I don’t recommend making changes to your portfolio, especially if you’re still in your working years. Passive index funds have been my go-to for my whole life, and while they weren’t around in 1973 (Vanguard produced the first index fund in 1976) they appear to work in all economies—including bad ones—over the long term.
Even looking at the years 1973 to 1983, the S&P 500 still beat the massive inflation that was happening at the time.
If you were convinced that you had to move things around, it might be worth looking into inflation-resistant products like TIPS (Treasury Inflation-Protected Securities), or looking into “defensive” investments, sectors (such as healthcare and utilities) that are traditionally better performing in a stagflationary environment.

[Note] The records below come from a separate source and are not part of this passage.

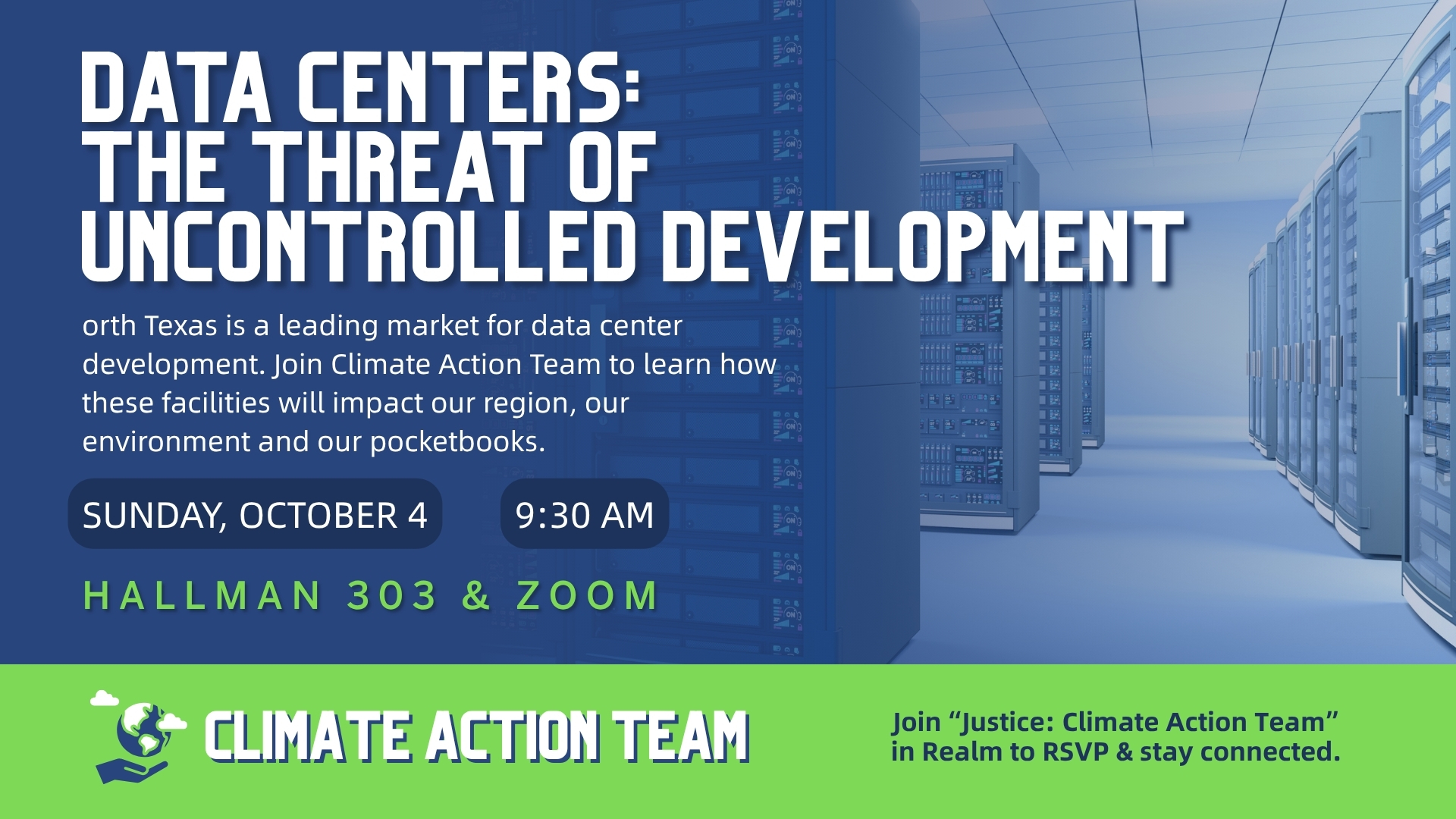 DATA CENTERS:
THE THREAT OF
UNCONTROLLED DEVELOPMENT

orth Texas is a leading market for data center development. Join Climate Action Team to learn how these facilities will impact our region, our environment and our pocketbooks.

SUNDAY, OCTOBER 4

9:30 AM

HALLMAN 303 & ZOOM

CLIMATE ACTION TEAM

Join "Justice: Climate Action Team" in Realm to RSVP & stay connected.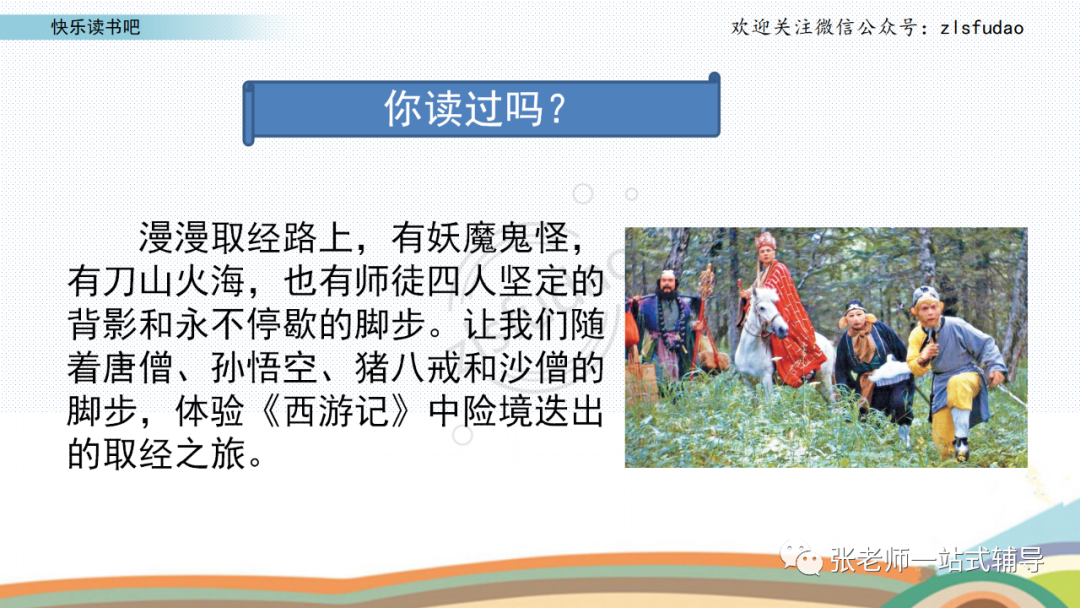 快乐读书吧

欢迎关注微信公众号：zlsfudao

你读过吗？

漫漫取经路上，有妖魔鬼怪，有刀山火海，也有师徒四人坚定的背影和永不停歇的脚步。让我们随着唐僧、孙悟空、猪八戒和沙僧的脚步，体验《西游记》中险境迭出的取经之旅。

张老师一站式辅导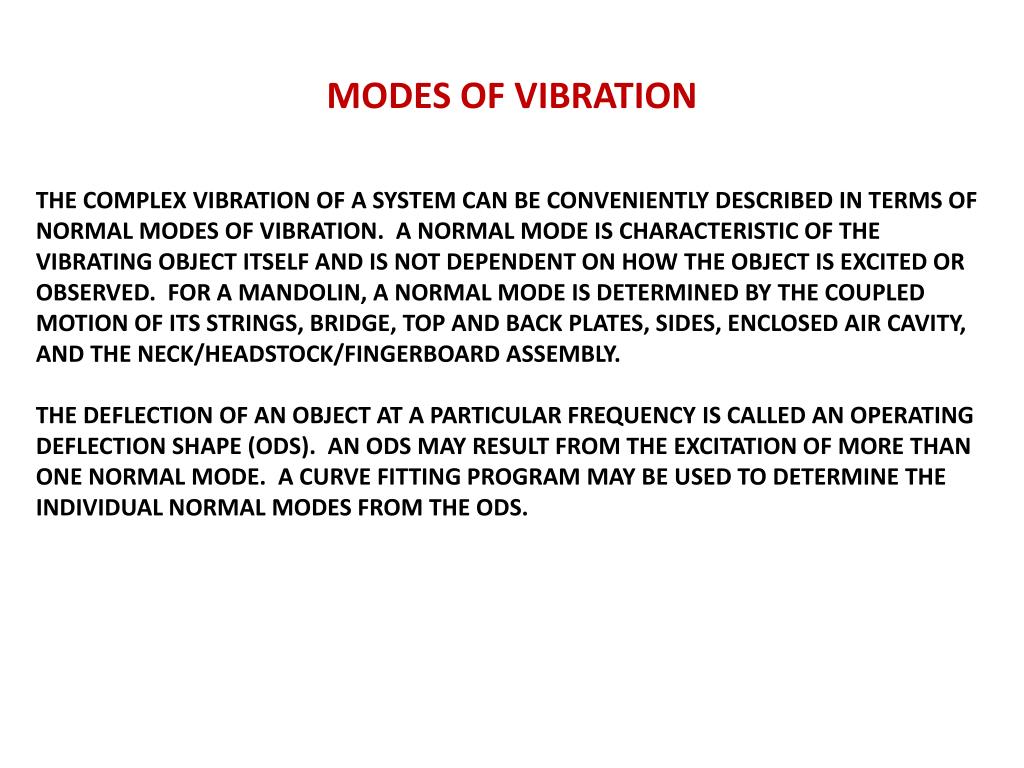 MODES OF VIBRATION

THE COMPLEX VIBRATION OF A SYSTEM CAN BE CONVENIENTLY DESCRIBED IN TERMS OF NORMAL MODES OF VIBRATION. A NORMAL MODE IS CHARACTERISTIC OF THE VIBRATING OBJECT ITSELF AND IS NOT DEPENDENT ON HOW THE OBJECT IS EXCITED OR OBSERVED. FOR A MANDOLIN, A NORMAL MODE IS DETERMINED BY THE COUPLED MOTION OF ITS STRINGS, BRIDGE, TOP AND BACK PLATES, SIDES, ENCLOSED AIR CAVITY, AND THE NECK/HEADSTOCK/FINGERBOARD ASSEMBLY.

THE DEFLECTION OF AN OBJECT AT A PARTICULAR FREQUENCY IS CALLED AN OPERATING DEFLECTION SHAPE (ODS). AN ODS MAY RESULT FROM THE EXCITATION OF MORE THAN ONE NORMAL MODE. A CURVE FITTING PROGRAM MAY BE USED TO DETERMINE THE INDIVIDUAL NORMAL MODES FROM THE ODS.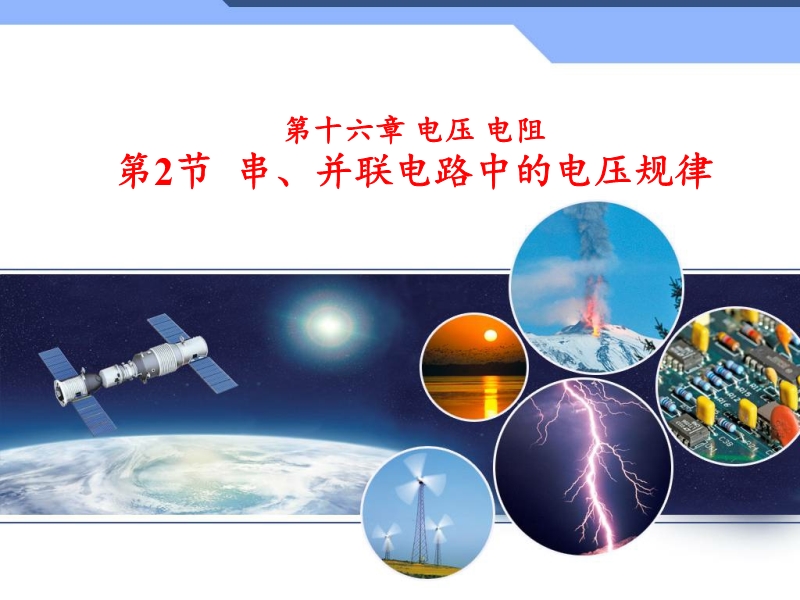 第十六章 电压 电阻

第2节 串、并联电路中的电压规律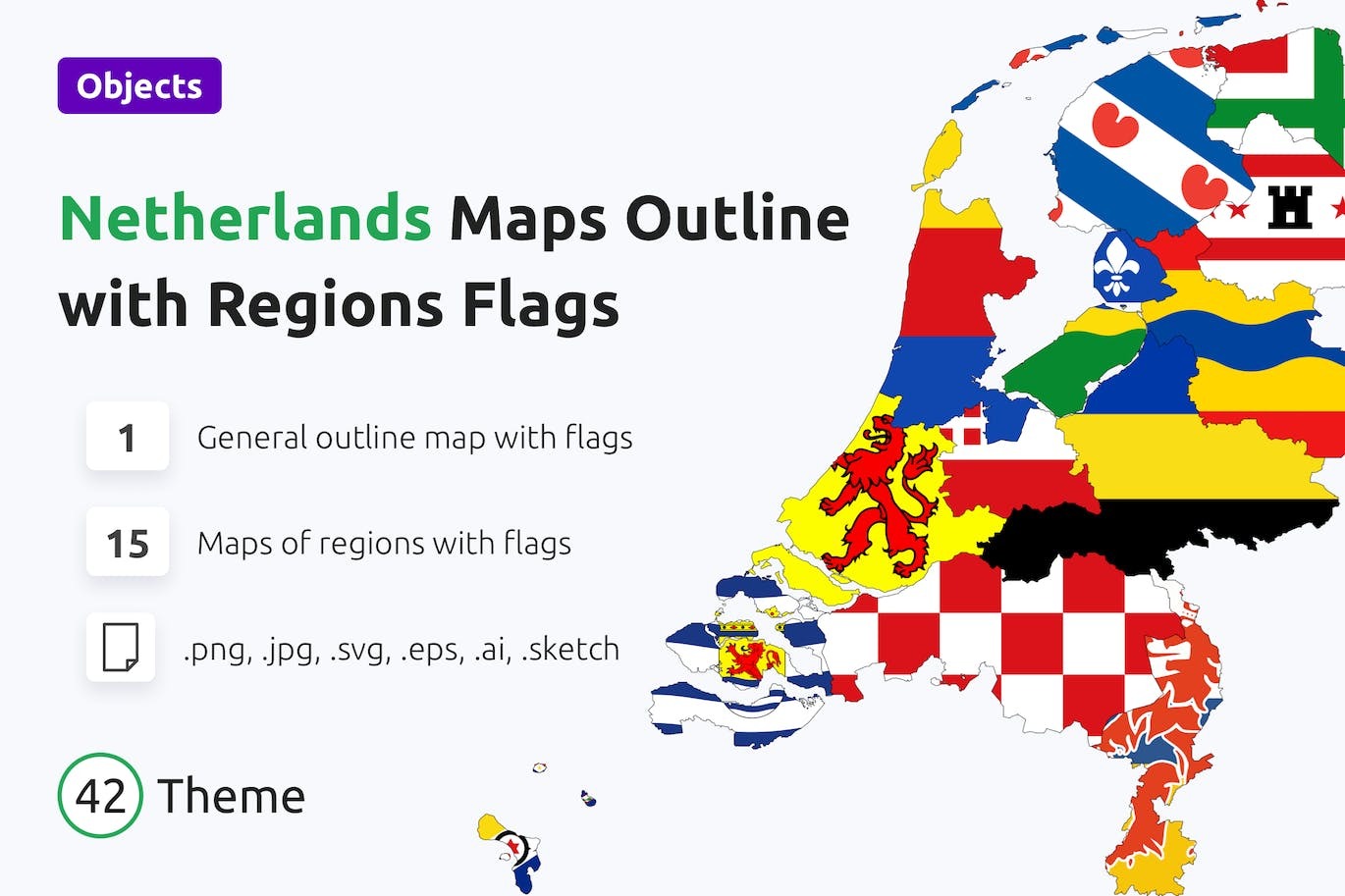 Objects

Netherlands Maps Outline with Regions Flags

1 General outline map with flags

15 Maps of regions with flags

.png, .jpg, .svg, .eps, .ai, .sketch

42 Theme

Just don’t buy individual stocks. And while you’re at it, don’t buy gold either.
My best suggestions
I don’t offer financial advice on this site. However, if I were chatting with a friend right now, here’s what I would suggest:
- Keep your emergency fund strong
- Reduce/eliminate debt
- Be intentional about your money
- Don’t make emotional/rash financial decisions
- Be amazing at your job
- Stay flexible when circumstances change
- Don’t panic
And that last part is really important. As they say, “the market has predicted nine of the last five recessions”. We don’t know what’s going to happen.
I wish I had any confidence in anyone running our government. I wish I believed that they would think of what’s in the best interest of the American people versus what will just enrich themselves further. I just know that eventually, someone competent will come along and fix the mess that these people made. That has to happen, right?